» Exercise aim
In your answer, print each of the records below exactly.

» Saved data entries
§ §

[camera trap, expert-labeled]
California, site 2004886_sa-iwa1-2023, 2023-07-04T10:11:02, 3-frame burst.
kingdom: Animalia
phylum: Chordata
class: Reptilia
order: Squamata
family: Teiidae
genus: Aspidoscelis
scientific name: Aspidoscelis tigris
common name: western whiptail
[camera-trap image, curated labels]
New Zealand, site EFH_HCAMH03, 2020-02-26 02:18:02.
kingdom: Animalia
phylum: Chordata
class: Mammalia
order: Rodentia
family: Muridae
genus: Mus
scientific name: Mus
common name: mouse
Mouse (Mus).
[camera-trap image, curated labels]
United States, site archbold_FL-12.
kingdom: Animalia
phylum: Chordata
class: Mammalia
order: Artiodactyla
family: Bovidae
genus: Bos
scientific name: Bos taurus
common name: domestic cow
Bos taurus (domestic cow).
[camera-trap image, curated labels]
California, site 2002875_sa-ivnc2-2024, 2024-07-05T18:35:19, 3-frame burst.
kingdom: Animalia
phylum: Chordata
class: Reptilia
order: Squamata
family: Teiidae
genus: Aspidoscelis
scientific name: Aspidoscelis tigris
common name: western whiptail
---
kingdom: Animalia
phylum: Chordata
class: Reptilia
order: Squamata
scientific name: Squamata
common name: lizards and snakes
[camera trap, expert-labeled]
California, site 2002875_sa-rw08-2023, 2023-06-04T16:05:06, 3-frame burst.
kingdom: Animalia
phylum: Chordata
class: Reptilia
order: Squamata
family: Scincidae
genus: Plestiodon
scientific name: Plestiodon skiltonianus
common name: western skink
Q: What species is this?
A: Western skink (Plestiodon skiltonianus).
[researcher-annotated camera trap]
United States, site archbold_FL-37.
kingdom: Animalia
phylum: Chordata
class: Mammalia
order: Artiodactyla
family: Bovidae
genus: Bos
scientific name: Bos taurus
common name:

§ §

» Answer section
[camera trap, expert-labeled]
California, site 2004886_sa-iwa1-2023, 2023-07-04T10:11:02, 3-frame burst.
kingdom: Animalia
phylum: Chordata
class: Reptilia
order: Squamata
family: Teiidae
genus: Aspidoscelis
scientific name: Aspidoscelis tigris
common name: western whiptail
[camera-trap image, curated labels]
New Zealand, site EFH_HCAMH03, 2020-02-26 02:18:02.
kingdom: Animalia
phylum: Chordata
class: Mammalia
order: Rodentia
family: Muridae
genus: Mus
scientific name: Mus
common name: mouse
Mouse (Mus).
[camera-trap image, curated labels]
United States, site archbold_FL-12.
kingdom: Animalia
phylum: Chordata
class: Mammalia
order: Artiodactyla
family: Bovidae
genus: Bos
scientific name: Bos taurus
common name: domestic cow
Bos taurus (domestic cow).
[camera-trap image, curated labels]
California, site 2002875_sa-ivnc2-2024, 2024-07-05T18:35:19, 3-frame burst.
kingdom: Animalia
phylum: Chordata
class: Reptilia
order: Squamata
family: Teiidae
genus: Aspidoscelis
scientific name: Aspidoscelis tigris
common name: western whiptail
---
kingdom: Animalia
phylum: Chordata
class: Reptilia
order: Squamata
scientific name: Squamata
common name: lizards and snakes
[camera trap, expert-labeled]
California, site 2002875_sa-rw08-2023, 2023-06-04T16:05:06, 3-frame burst.
kingdom: Animalia
phylum: Chordata
class: Reptilia
order: Squamata
family: Scincidae
genus: Plestiodon
scientific name: Plestiodon skiltonianus
common name: western skink
Q: What species is this?
A: Western skink (Plestiodon skiltonianus).
[researcher-annotated camera trap]
United States, site archbold_FL-37.
kingdom: Animalia
phylum: Chordata
class: Mammalia
order: Artiodactyla
family: Bovidae
genus: Bos
scientific name: Bos taurus
common name:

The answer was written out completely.